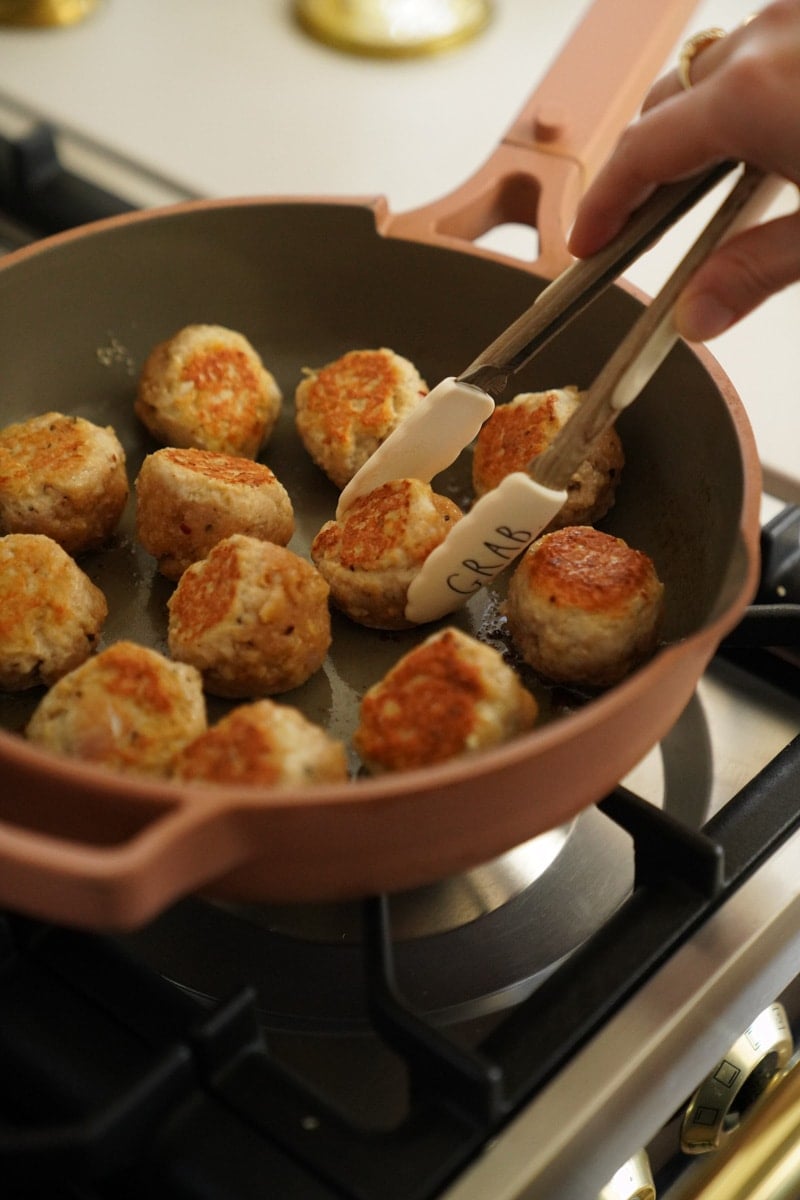 firecrackers meatballs in a pan cooking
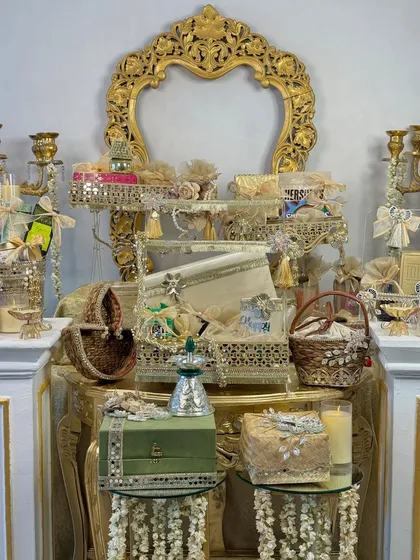 My 'Chandni Raatein' collection is an ode to the magic of festive nights. This display showcases a variety of my luxury Diwali hampers, featuring ornate mirrored baskets, velvet boxes, and antique-style stands, all filled with thoughtful treats.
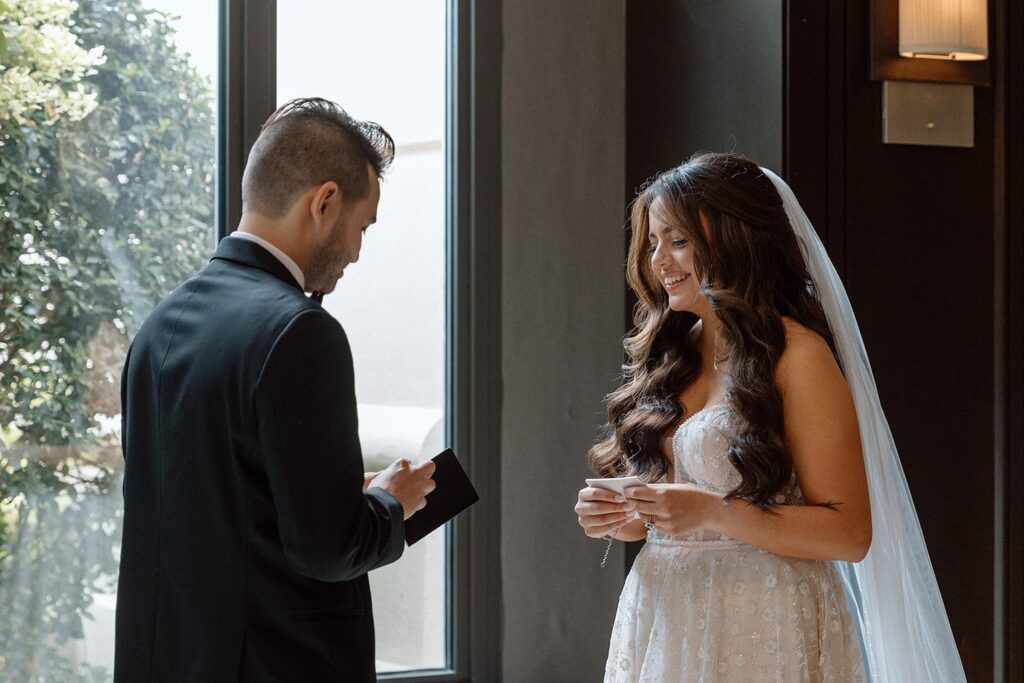 Bride and groom first look before intimate chapel wedding exchanging private vows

#####

= ASSIGNMENT =
Retype all the data exactly, please, without pictures.

= WRITTEN ANSWER =
 firecrackers meatballs in a pan cooking
 My 'Chandni Raatein' collection is an ode to the magic of festive nights. This display showcases a variety of my luxury Diwali hampers, featuring ornate mirrored baskets, velvet boxes, and antique-style stands, all filled with thoughtful treats.
 Bride and groom first look before intimate chapel wedding exchanging private vows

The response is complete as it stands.